TASK:
The answer must consist of each line below that contains the string "marking".

*-*-*

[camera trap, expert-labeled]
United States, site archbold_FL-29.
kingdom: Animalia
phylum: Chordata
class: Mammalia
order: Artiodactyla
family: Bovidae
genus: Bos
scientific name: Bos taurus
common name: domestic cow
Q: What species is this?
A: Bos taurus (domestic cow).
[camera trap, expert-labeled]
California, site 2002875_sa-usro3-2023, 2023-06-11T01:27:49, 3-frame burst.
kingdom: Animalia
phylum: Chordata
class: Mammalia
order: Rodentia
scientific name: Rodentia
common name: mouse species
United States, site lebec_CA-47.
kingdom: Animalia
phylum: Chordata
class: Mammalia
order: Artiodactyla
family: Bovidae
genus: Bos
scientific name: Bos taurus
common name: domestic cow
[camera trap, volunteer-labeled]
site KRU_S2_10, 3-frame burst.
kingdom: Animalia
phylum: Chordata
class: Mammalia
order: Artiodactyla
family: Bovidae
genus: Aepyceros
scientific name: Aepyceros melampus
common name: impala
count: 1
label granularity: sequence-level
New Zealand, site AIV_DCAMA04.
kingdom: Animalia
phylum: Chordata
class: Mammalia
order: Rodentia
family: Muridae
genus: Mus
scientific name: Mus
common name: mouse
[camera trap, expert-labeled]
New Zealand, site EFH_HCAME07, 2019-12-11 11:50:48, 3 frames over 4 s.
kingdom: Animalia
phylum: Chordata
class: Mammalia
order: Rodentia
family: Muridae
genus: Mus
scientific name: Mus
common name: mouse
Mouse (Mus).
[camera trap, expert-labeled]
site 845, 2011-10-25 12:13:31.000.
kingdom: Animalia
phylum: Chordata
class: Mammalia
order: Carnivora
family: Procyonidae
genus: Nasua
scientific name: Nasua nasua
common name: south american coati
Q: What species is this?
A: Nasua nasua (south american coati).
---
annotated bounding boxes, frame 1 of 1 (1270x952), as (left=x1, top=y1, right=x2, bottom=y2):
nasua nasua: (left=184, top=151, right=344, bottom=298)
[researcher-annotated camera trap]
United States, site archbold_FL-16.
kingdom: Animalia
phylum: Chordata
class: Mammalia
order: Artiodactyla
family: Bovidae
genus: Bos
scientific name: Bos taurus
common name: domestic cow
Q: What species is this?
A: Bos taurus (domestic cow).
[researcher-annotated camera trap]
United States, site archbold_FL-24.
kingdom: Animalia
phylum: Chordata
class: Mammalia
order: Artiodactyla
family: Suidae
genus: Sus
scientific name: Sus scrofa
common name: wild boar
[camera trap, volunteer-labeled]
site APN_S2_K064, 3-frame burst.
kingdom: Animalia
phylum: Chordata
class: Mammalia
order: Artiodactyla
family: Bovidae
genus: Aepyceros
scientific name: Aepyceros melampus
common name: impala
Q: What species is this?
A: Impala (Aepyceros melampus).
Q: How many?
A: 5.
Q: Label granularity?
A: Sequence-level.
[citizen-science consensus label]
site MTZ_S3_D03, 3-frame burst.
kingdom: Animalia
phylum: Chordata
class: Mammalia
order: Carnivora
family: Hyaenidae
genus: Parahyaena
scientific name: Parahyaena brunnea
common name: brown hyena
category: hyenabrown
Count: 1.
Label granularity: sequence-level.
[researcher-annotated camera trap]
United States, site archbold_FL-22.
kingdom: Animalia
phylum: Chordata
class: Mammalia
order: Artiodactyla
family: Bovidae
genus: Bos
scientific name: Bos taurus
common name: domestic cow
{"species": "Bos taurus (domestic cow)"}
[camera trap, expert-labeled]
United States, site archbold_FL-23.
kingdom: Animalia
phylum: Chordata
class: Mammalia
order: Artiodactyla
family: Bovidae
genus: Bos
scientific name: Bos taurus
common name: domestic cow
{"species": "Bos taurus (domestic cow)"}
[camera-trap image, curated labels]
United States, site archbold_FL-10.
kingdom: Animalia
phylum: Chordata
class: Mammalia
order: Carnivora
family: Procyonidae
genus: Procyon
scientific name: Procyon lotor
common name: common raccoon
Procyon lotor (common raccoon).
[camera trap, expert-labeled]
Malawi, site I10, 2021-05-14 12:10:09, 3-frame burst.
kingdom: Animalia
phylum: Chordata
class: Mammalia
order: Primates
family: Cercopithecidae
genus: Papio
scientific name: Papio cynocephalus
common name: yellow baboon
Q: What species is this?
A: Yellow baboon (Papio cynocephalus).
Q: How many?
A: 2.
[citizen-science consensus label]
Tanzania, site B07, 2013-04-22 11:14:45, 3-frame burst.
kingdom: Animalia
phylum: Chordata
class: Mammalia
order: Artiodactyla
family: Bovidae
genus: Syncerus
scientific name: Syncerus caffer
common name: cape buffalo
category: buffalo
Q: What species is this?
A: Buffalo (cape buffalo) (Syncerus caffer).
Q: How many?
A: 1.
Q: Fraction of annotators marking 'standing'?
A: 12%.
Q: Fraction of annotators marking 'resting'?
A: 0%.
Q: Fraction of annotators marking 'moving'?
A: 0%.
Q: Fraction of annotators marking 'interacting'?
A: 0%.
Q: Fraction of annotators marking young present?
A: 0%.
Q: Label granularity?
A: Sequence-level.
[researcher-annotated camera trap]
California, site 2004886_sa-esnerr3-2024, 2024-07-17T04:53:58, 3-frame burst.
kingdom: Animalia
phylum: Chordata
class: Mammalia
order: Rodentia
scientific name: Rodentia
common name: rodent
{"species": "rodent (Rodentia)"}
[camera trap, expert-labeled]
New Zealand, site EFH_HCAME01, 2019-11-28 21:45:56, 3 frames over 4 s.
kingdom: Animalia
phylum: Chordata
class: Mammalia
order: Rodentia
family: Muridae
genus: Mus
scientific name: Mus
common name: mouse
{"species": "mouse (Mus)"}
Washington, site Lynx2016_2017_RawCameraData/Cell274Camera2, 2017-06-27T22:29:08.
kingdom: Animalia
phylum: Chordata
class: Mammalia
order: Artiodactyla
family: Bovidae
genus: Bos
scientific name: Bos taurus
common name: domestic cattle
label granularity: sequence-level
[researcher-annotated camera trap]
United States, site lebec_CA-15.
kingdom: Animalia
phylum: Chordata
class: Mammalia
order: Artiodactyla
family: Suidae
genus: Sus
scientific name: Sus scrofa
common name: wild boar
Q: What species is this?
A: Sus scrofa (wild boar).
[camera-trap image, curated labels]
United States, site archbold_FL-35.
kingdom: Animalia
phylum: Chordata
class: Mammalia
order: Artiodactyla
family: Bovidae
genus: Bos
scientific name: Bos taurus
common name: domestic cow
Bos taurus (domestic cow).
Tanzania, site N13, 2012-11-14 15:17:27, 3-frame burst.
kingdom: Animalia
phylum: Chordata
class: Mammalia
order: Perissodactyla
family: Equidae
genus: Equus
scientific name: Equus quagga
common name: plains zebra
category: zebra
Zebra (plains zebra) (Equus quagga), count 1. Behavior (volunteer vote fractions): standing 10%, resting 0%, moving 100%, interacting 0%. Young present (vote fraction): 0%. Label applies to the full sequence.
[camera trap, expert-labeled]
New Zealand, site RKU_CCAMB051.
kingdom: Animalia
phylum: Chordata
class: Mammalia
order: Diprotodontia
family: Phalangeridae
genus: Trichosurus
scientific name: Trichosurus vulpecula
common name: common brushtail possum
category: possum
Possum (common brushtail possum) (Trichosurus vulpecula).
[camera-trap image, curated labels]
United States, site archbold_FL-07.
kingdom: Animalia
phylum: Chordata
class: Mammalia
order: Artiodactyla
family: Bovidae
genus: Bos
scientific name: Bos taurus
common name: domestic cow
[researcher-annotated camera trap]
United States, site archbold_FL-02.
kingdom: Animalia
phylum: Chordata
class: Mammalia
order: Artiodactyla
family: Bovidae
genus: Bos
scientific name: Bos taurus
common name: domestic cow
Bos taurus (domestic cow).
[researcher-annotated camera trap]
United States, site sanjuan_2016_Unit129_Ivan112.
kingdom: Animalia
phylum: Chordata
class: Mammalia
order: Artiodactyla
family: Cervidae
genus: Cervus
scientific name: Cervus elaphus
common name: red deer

*-*-*

EXPECTED OUTPUT:
Q: Fraction of annotators marking 'standing'?
Q: Fraction of annotators marking 'resting'?
Q: Fraction of annotators marking 'moving'?
Q: Fraction of annotators marking 'interacting'?
Q: Fraction of annotators marking young present?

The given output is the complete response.